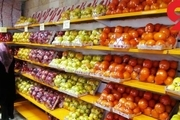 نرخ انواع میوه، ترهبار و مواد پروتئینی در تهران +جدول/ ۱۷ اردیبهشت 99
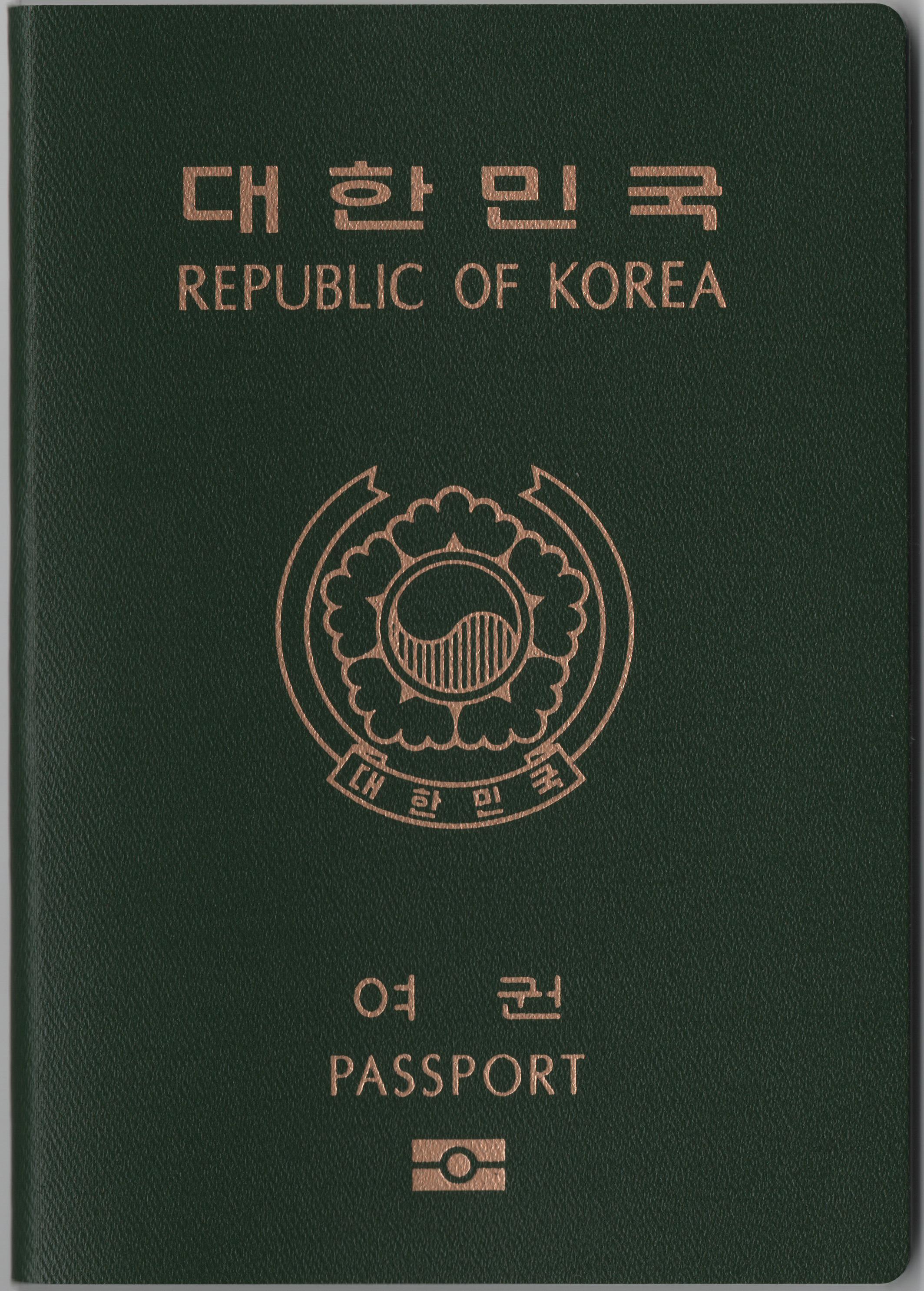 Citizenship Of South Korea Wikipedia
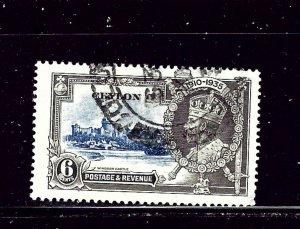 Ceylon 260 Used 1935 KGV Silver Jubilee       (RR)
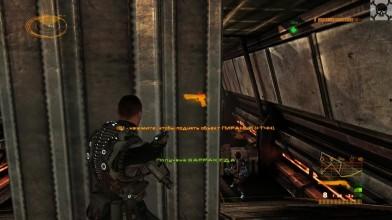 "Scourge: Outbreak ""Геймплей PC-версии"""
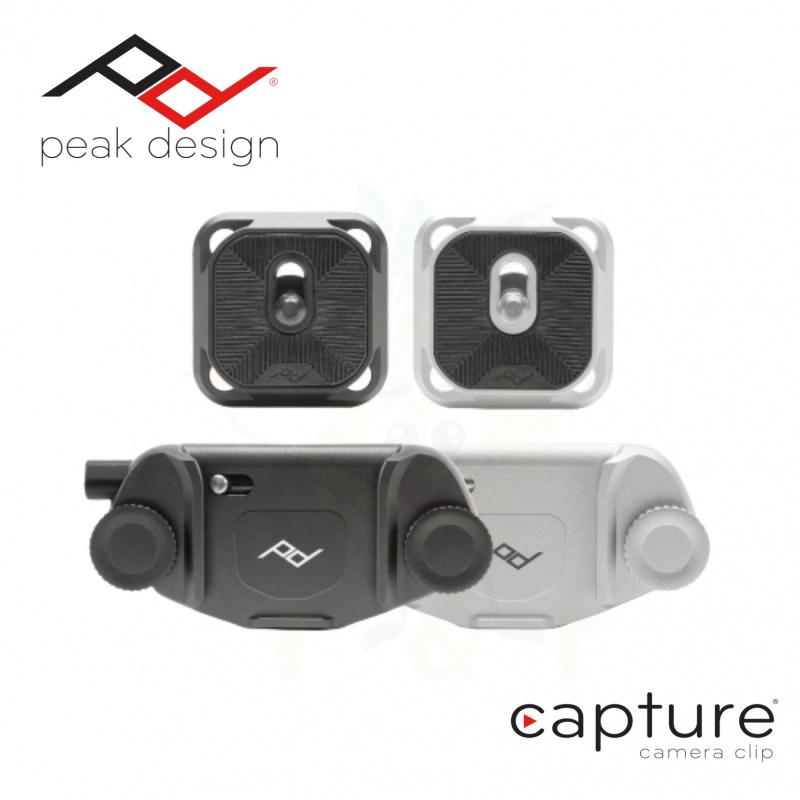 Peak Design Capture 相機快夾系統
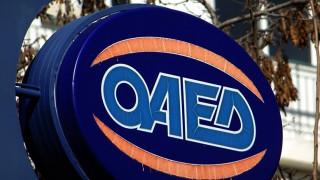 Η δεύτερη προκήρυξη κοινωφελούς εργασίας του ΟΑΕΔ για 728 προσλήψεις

....

▸ **WHAT IS BEING ASKED**
A word-for-word copy of the listing is needed. It must not include the pictures.

▸ **RESPONSE**
 نرخ انواع میوه، ترهبار و مواد پروتئینی در تهران +جدول/ ۱۷ اردیبهشت 99
 Citizenship Of South Korea Wikipedia
 Ceylon 260 Used 1935 KGV Silver Jubilee       (RR)
 "Scourge: Outbreak ""Геймплей PC-версии"""
 Peak Design Capture 相機快夾系統
 Η δεύτερη προκήρυξη κοινωφελούς εργασίας του ΟΑΕΔ για 728 προσλήψεις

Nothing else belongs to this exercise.